## [What is required]
Please reproduce the data below word for word, from the line containing "What depth from the lens" through the end of the data, both ends included. Leave out any pictures.

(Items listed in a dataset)
##########
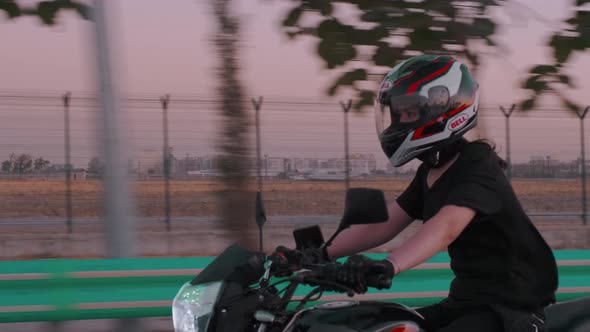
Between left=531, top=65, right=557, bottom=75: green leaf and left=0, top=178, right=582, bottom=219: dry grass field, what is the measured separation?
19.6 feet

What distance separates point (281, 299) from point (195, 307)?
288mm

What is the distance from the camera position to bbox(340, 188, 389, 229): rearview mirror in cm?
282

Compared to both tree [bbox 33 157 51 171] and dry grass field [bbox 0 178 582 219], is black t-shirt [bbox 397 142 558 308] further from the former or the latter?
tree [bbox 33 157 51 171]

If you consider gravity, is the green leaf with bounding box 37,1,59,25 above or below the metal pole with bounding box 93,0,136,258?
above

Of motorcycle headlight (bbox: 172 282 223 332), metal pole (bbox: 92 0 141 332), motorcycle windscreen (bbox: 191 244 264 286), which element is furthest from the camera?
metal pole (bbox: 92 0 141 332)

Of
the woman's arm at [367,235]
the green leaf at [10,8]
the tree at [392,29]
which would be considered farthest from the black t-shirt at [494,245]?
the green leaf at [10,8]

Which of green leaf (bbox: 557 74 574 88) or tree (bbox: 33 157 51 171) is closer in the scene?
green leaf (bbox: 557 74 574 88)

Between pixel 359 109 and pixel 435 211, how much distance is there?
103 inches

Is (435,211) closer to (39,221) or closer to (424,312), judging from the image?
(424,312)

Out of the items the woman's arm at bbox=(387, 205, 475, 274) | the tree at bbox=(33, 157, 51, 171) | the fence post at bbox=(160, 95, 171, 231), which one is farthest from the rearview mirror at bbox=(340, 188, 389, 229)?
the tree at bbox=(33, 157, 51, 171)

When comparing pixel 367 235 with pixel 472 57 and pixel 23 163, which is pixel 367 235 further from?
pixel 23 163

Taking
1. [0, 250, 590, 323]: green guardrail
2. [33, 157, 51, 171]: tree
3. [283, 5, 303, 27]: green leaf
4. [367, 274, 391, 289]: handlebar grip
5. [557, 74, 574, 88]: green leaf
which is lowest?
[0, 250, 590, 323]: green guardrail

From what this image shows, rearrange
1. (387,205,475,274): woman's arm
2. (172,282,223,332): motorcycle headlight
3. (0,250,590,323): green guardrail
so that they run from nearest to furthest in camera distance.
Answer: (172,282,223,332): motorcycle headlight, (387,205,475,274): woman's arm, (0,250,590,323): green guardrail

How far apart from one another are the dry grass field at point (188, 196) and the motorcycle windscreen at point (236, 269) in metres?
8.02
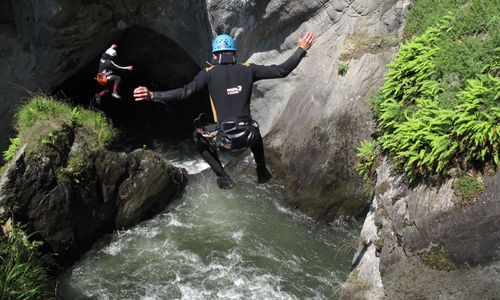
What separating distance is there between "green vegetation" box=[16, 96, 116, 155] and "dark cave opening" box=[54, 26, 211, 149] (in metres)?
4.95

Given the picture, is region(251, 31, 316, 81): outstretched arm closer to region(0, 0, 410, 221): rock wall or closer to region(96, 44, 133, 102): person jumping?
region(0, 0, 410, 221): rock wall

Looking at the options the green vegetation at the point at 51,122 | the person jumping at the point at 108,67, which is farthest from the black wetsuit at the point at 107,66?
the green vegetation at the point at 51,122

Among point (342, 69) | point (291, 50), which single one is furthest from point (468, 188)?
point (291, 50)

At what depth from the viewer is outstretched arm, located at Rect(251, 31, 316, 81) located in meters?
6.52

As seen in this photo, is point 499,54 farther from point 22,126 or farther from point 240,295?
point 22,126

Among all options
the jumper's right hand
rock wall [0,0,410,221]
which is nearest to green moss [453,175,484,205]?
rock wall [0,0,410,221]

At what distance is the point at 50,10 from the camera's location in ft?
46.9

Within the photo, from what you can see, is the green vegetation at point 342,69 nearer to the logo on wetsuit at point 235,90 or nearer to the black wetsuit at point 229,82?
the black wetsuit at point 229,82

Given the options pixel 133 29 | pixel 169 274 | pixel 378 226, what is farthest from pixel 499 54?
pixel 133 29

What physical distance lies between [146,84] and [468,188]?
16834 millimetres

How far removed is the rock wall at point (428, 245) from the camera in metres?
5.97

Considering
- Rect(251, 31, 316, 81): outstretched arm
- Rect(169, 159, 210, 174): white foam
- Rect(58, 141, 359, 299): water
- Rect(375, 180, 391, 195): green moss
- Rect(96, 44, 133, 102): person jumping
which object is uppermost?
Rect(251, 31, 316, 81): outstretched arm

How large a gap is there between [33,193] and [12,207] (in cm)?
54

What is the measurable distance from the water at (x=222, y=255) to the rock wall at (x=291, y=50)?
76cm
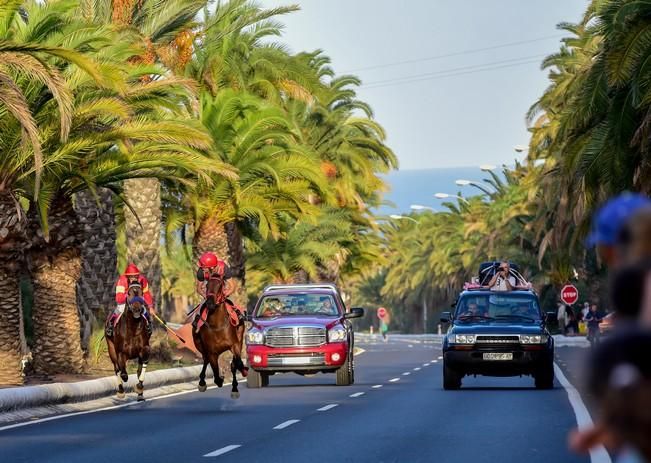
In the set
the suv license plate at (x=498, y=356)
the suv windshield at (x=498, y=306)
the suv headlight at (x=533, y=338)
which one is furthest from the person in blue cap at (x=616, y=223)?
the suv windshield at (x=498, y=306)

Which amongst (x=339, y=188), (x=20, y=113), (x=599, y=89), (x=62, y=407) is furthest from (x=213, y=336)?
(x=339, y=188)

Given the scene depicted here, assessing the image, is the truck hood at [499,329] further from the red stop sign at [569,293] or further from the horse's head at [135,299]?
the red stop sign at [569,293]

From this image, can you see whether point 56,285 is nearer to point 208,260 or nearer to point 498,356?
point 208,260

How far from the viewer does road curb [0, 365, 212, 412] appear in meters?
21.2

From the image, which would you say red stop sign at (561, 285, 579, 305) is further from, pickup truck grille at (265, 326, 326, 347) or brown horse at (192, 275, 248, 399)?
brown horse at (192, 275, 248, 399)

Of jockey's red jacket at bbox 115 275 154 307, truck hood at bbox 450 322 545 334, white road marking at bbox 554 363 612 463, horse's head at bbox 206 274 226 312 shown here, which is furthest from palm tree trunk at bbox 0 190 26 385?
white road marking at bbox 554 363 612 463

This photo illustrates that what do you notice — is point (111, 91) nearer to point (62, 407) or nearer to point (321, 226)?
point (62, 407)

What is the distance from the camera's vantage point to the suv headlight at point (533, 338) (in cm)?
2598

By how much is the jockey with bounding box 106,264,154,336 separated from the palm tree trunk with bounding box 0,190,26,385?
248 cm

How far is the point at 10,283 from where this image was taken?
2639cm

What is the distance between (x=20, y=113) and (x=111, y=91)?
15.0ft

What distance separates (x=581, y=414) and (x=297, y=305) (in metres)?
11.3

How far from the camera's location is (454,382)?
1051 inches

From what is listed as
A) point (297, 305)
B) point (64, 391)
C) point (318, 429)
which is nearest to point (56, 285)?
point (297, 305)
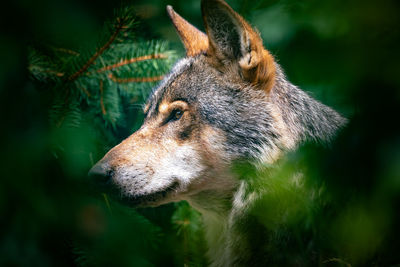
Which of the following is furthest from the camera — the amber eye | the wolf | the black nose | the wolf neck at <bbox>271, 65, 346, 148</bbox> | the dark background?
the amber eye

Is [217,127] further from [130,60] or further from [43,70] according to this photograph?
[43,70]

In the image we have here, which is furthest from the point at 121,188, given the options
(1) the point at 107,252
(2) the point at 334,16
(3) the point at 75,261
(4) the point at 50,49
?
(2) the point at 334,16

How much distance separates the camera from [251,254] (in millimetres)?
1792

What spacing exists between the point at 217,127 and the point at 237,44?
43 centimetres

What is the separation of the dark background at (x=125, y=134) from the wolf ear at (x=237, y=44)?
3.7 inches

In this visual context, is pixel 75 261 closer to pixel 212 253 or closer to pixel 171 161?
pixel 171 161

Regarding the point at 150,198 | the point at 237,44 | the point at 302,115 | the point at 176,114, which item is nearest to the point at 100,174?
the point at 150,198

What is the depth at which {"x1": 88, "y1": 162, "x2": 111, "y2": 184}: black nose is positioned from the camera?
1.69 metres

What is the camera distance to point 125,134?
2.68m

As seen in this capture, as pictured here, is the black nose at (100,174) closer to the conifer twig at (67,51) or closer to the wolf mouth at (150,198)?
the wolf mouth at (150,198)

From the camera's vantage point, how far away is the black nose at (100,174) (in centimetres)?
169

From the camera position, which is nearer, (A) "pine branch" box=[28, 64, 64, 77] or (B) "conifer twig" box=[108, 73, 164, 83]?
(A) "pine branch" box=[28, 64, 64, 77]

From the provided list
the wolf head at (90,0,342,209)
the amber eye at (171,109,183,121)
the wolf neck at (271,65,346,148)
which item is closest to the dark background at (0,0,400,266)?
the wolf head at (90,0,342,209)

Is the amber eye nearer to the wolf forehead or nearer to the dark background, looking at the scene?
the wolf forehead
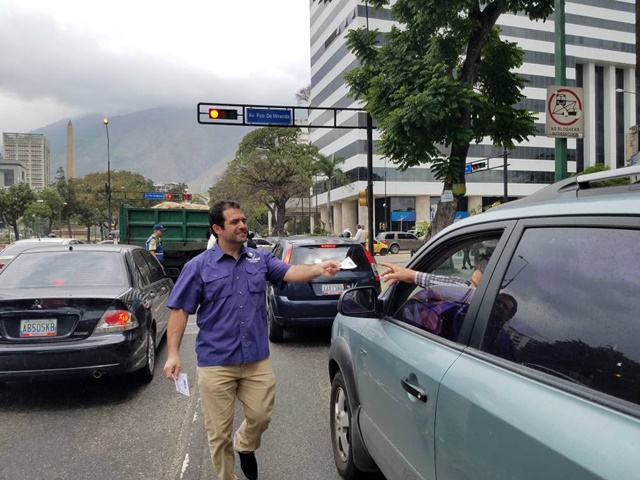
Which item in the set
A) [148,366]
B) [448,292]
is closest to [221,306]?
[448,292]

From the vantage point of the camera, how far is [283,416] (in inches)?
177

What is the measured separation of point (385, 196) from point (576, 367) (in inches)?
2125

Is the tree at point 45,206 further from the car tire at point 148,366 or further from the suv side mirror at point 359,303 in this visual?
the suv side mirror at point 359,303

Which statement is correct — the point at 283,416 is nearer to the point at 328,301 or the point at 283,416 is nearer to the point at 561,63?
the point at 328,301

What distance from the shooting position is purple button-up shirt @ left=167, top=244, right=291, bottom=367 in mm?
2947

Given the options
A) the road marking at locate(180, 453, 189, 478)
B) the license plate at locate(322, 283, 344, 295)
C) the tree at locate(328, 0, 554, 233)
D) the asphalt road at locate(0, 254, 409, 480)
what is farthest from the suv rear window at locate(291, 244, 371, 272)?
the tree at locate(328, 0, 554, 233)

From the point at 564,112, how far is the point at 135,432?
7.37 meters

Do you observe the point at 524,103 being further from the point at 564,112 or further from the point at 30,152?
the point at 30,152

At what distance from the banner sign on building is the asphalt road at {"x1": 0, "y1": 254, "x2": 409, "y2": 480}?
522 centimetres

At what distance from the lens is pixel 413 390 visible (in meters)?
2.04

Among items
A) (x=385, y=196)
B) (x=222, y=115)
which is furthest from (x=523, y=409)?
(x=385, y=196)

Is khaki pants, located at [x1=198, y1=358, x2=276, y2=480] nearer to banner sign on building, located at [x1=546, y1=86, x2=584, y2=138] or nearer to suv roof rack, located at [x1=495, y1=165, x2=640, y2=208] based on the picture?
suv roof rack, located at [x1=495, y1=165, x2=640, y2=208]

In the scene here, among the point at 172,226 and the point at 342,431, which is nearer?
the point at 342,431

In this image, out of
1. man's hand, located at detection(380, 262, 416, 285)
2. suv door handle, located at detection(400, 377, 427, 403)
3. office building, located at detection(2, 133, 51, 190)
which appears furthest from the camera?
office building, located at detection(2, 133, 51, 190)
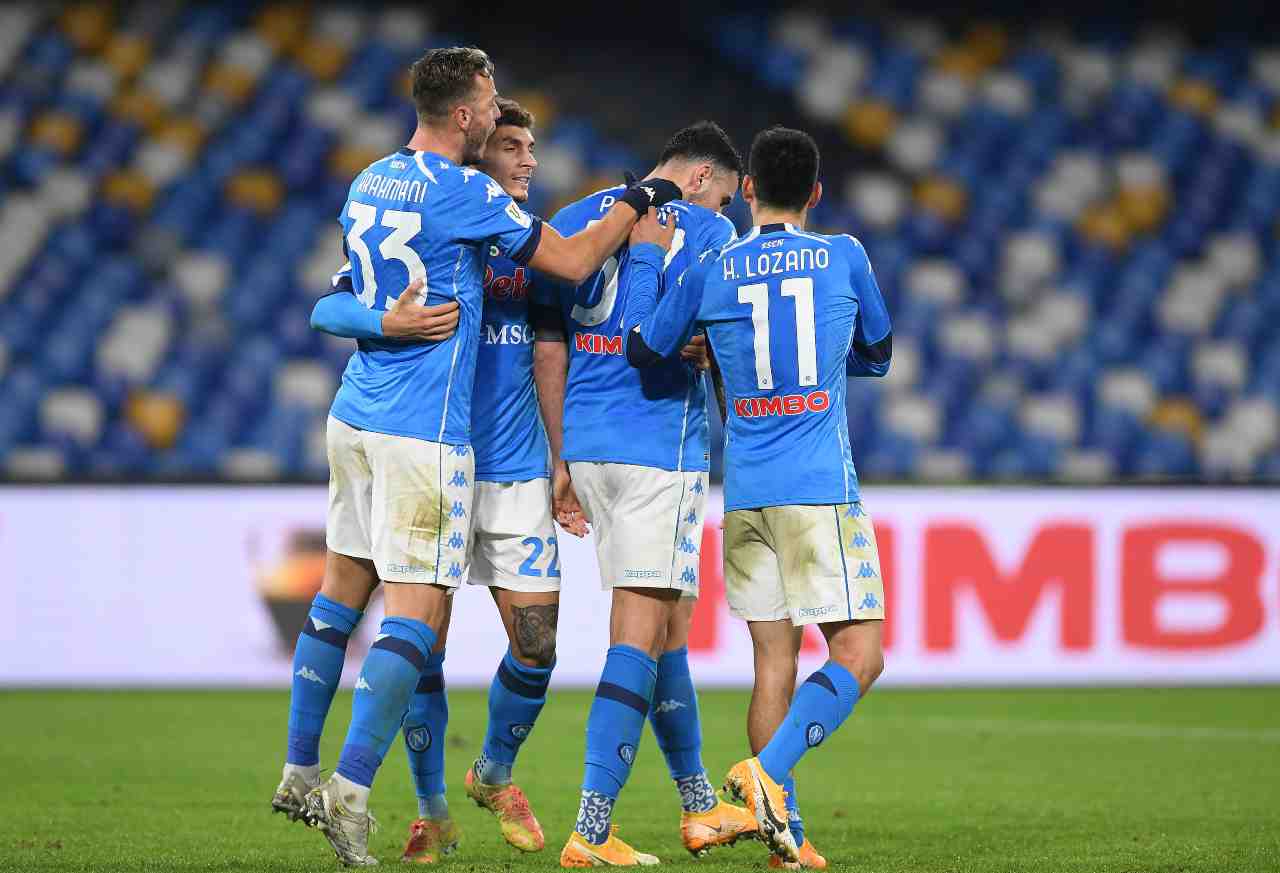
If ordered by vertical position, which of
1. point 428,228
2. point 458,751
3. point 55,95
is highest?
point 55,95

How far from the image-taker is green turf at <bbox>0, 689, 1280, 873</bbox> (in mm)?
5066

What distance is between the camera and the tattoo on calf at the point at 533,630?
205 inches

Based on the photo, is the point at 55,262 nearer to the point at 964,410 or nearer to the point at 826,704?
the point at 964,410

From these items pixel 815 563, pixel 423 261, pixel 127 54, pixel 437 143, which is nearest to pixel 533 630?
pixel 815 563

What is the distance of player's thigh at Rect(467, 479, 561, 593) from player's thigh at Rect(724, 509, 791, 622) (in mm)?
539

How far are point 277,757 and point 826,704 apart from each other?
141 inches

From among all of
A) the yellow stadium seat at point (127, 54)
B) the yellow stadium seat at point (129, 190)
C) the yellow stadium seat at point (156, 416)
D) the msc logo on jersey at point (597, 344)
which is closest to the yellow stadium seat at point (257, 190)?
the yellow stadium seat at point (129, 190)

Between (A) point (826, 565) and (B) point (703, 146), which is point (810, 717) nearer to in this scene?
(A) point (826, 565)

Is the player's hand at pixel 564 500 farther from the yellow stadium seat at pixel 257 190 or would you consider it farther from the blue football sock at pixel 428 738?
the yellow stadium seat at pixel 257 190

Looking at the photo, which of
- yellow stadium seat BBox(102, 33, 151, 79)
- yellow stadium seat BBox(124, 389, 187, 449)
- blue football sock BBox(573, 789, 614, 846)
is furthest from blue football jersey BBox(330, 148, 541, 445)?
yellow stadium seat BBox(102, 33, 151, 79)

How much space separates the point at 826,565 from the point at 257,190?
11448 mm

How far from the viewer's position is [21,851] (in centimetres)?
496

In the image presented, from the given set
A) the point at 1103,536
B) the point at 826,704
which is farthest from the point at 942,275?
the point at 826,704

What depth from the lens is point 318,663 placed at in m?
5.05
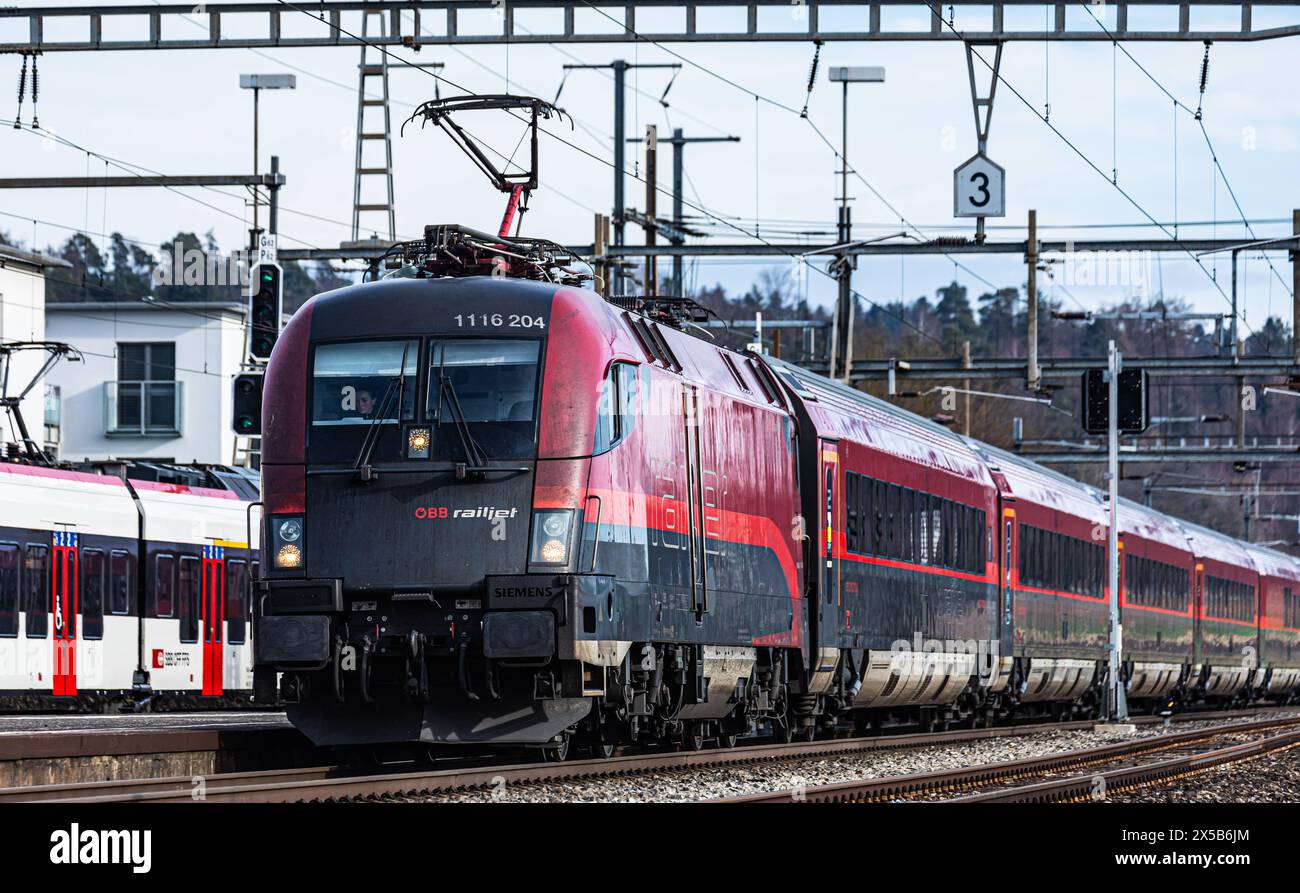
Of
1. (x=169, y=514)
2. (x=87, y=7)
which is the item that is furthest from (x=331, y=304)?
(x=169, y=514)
##########
## [Exercise solution]
What depth from the lens is point 318,663 placed at in m?
5.05
Of
1. (x=169, y=514)
2. (x=87, y=7)
which is the item that is furthest from (x=331, y=304)?
(x=169, y=514)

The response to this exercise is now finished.